Honorine se inclinó hacia mí y me habló en tono confidencial:

—La pobre no parece estar muy allá. Pondría la mano en el fuego a que le pasa algo.

—¿Qué le hace pensar eso?

—No es que no haya estao simpática, eh. Que me ha dao dos besos y ha sonreído y todo. Hemos estao cuchicheando un ratito, mientras nos tomábamos un café. Pero me dao cuenta que por debajo lleva la cara tristona de los días sin pan.

—A lo mejor sólo es que está cansada.

—Para mí, que tiene problemas. Y que viene a verle para eso.

Fonfon volvió con tres cafés. Se sentó enfrente de nosotros.

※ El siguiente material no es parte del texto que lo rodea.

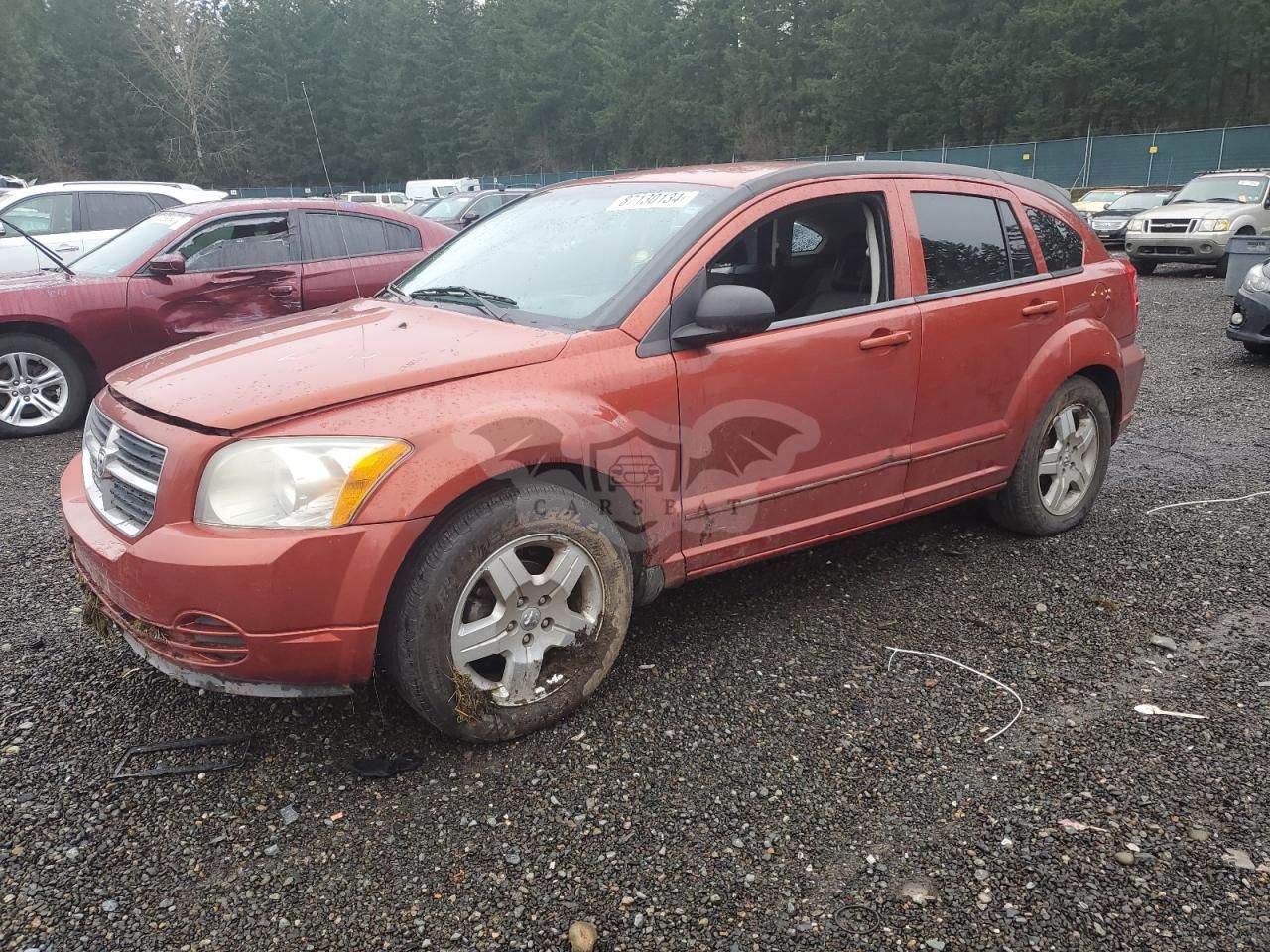 Dodge Caliber SXT 2.0L 4 2009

«A gusto te tomarías otro», me dije.

«¿Qué tal?», preguntó mirándonos.

—Es Gélou —dijo Honorine—. ¿Se acuerda? —asintió—. Acaba de llegar.

—Bueno, ¿y qué?

—Tiene problemas —dije yo.

Honorine hacía juicios infalibles. Miré hacia el mar, diciéndome que la tranquilidad se había terminado sin duda. En un año había engordado dos kilos. Empezaba a pesarme el seguir vagueando. O sea, que con problemas o sin ellos, Gélou era bienvenida. Vacié la taza y me levanté.

—Voy para allá.

—¿Y si cojo una hogaza para el mediodía? —dijo Honorine—. Se quedará a comer Gélou, ¿no?